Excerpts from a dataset

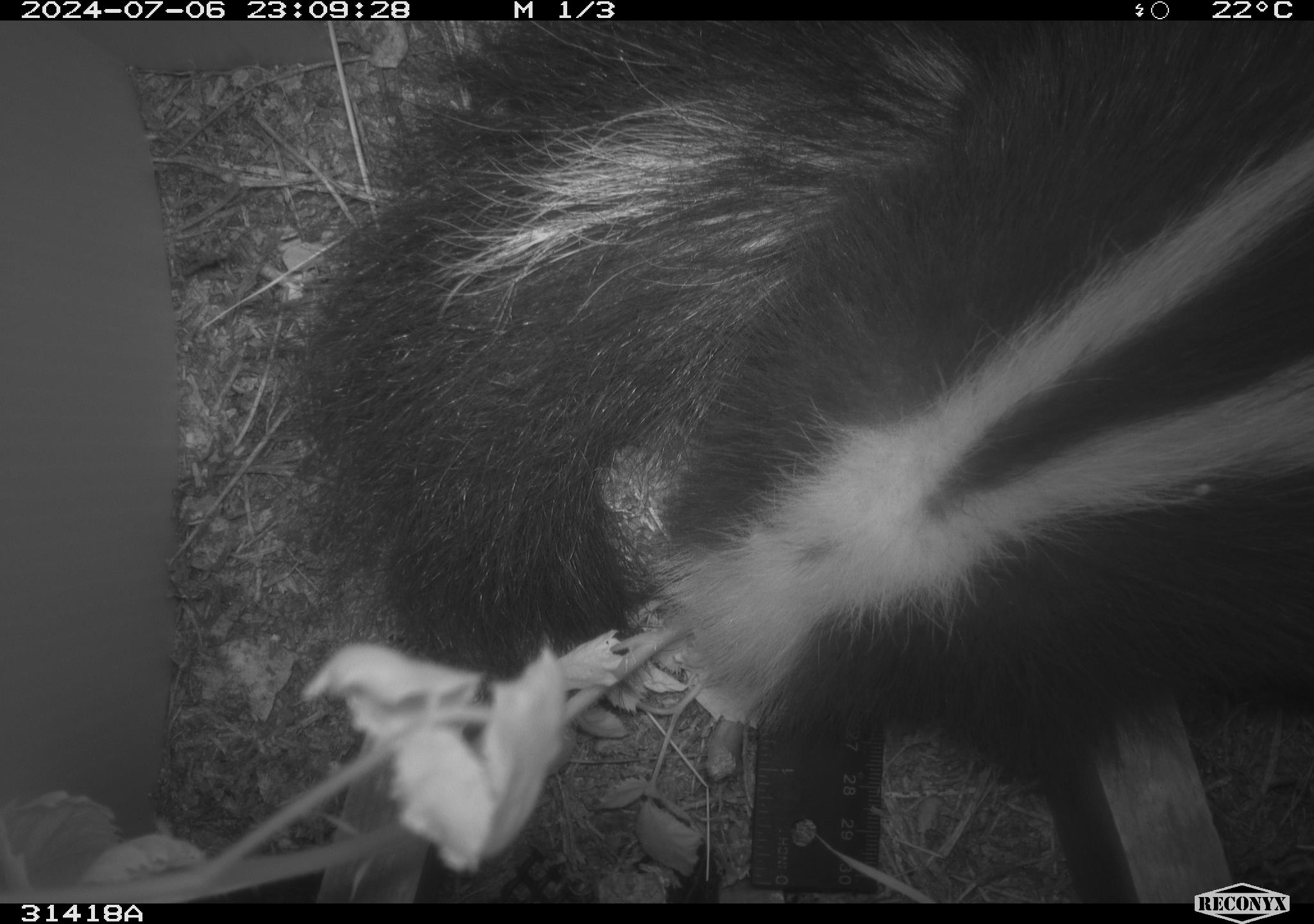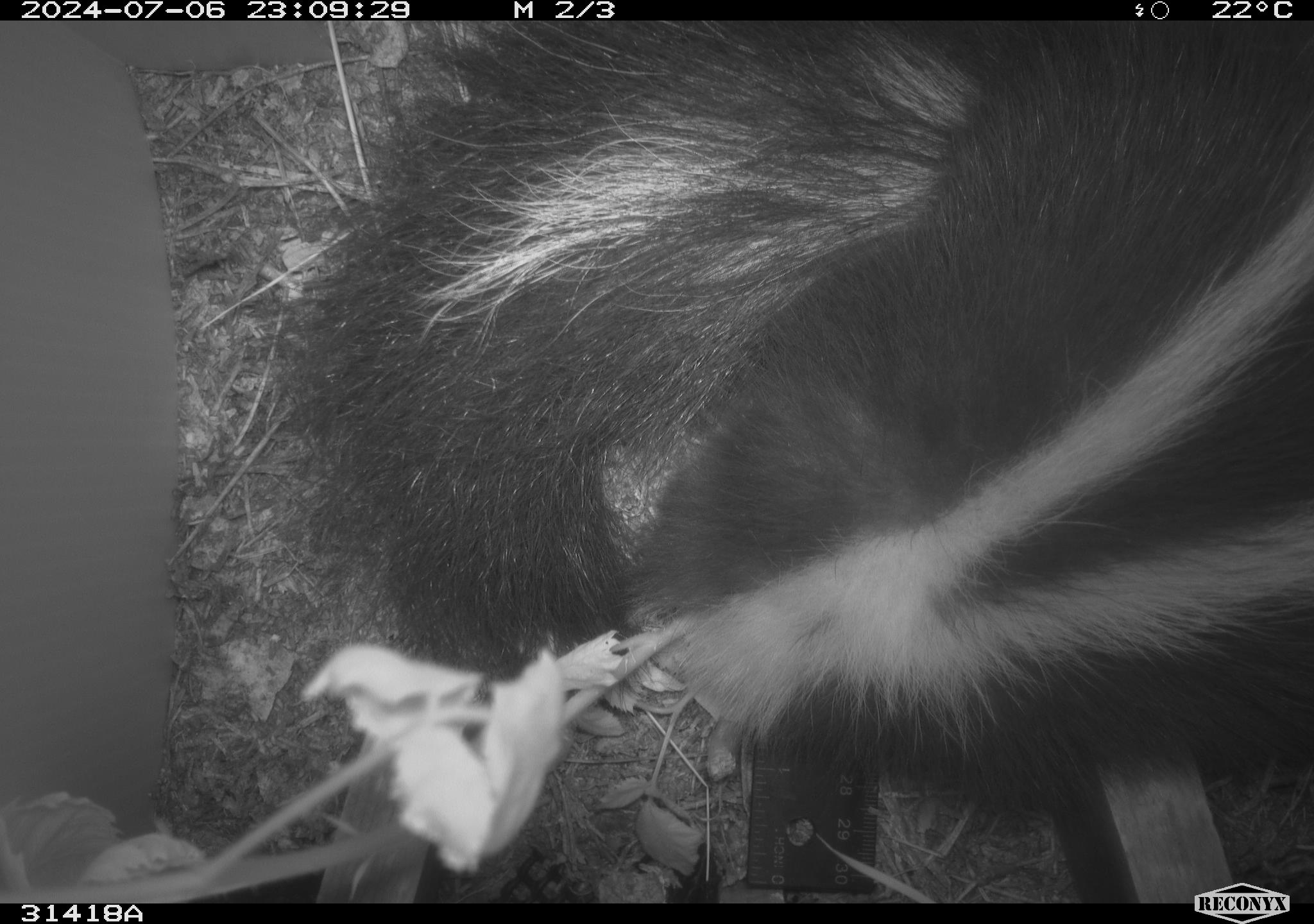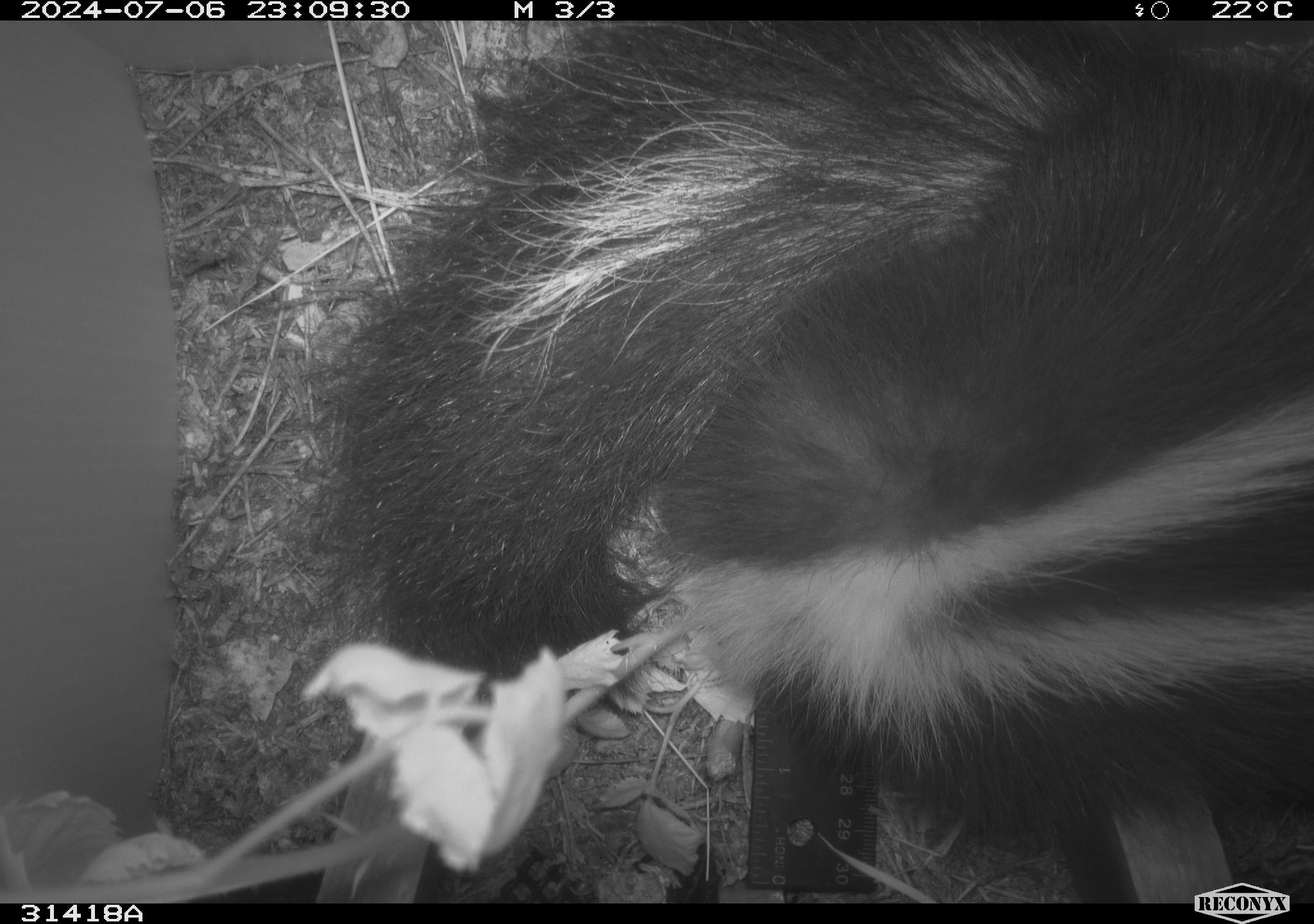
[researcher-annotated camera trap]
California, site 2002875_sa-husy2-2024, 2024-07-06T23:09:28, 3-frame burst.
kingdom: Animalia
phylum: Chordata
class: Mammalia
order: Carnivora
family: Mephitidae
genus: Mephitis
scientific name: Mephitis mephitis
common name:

Task goal
Please write out all of the data verbatim, with no pictures in the copy.

Worked solution
[researcher-annotated camera trap]
California, site 2002875_sa-husy2-2024, 2024-07-06T23:09:28, 3-frame burst.
kingdom: Animalia
phylum: Chordata
class: Mammalia
order: Carnivora
family: Mephitidae
genus: Mephitis
scientific name: Mephitis mephitis
common name:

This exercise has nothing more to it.